Goal of the exercise - Report each line in the material below that contains the word "village". Copy every such line in full.

[Records of spatial reasoning questions]
══════════════════════════════

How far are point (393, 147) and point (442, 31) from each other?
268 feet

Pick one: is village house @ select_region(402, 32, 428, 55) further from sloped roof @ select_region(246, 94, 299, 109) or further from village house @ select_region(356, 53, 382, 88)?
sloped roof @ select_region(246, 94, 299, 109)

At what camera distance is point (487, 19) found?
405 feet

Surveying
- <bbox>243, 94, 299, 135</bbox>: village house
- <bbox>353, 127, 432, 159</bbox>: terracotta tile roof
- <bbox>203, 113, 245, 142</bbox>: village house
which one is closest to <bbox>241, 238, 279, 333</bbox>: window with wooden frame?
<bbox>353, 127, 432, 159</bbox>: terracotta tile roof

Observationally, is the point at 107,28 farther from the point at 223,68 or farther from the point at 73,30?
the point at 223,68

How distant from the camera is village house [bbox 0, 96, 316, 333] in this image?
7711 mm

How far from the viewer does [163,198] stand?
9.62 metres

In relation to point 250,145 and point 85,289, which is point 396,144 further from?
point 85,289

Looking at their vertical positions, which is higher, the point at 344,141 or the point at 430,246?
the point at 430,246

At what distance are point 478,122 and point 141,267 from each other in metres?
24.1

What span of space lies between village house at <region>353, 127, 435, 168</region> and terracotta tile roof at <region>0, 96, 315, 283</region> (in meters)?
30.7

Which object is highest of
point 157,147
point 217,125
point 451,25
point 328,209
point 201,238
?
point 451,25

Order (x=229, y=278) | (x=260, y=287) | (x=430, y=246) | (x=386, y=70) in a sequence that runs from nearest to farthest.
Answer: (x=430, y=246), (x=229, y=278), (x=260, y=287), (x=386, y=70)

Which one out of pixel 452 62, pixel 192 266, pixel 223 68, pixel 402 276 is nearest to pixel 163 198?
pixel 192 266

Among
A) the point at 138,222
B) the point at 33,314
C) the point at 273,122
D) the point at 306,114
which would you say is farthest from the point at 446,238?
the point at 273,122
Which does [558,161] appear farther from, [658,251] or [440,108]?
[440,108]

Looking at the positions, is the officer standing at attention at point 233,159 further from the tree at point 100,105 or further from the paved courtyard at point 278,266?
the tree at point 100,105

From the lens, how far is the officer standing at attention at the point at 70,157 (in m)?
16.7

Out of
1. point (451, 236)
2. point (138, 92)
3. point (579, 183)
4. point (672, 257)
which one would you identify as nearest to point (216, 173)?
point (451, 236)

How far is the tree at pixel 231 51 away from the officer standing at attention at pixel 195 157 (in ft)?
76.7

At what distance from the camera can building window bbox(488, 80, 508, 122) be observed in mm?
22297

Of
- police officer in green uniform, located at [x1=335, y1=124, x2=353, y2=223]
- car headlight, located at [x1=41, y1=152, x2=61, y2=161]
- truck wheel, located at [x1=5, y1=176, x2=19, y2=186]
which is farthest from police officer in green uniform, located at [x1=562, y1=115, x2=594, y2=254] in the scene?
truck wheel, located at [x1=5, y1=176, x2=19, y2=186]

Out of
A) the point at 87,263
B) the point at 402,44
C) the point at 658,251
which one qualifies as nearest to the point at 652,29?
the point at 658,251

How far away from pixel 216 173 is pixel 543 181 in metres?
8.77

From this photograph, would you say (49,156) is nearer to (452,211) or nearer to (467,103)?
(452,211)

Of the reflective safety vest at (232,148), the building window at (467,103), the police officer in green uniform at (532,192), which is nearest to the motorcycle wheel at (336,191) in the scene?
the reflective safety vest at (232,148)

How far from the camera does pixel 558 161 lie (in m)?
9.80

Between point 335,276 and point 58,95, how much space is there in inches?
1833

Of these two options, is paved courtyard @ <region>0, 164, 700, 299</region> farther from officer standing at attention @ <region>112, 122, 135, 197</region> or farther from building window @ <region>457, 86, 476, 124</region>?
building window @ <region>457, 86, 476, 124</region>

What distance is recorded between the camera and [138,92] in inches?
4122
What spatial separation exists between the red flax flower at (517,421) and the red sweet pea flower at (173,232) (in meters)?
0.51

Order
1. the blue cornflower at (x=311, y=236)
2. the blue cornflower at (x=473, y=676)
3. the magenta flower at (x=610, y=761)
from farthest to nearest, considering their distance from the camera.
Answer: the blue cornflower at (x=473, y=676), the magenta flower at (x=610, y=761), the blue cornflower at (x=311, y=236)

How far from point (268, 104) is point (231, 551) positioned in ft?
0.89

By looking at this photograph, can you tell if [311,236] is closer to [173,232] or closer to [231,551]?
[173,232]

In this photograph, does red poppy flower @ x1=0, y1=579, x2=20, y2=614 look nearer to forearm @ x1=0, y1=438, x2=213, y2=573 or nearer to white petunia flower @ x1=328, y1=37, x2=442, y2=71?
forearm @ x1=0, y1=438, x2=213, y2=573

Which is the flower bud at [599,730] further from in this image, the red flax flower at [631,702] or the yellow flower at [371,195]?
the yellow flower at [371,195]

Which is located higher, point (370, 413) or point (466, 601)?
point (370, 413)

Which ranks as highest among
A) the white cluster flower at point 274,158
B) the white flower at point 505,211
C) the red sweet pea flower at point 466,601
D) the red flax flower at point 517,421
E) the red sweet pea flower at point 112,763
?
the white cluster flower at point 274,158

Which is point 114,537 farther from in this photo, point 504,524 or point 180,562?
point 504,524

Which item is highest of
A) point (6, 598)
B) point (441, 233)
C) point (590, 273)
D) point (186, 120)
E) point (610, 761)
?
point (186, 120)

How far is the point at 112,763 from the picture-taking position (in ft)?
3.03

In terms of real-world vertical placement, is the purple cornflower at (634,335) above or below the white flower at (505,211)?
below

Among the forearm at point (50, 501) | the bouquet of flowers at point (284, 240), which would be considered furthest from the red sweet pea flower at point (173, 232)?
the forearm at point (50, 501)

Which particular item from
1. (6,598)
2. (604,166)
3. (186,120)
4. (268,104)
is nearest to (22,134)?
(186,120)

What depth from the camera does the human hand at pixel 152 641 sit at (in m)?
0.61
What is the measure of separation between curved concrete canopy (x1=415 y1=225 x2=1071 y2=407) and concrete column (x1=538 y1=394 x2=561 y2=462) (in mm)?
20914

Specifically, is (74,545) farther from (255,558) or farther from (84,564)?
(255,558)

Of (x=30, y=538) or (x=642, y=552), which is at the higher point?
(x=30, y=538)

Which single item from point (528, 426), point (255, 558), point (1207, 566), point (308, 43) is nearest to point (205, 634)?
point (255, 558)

══════════════════════════════

Problem solution -
Pick one: is village house @ select_region(402, 32, 428, 55) further from sloped roof @ select_region(246, 94, 299, 109) or further from village house @ select_region(356, 53, 382, 88)?
- <bbox>243, 94, 299, 135</bbox>: village house
- <bbox>203, 113, 245, 142</bbox>: village house
How distant from the camera is village house [bbox 0, 96, 316, 333] in this image?
What span of space lies between village house at <region>353, 127, 435, 168</region> and terracotta tile roof at <region>0, 96, 315, 283</region> (in meters)?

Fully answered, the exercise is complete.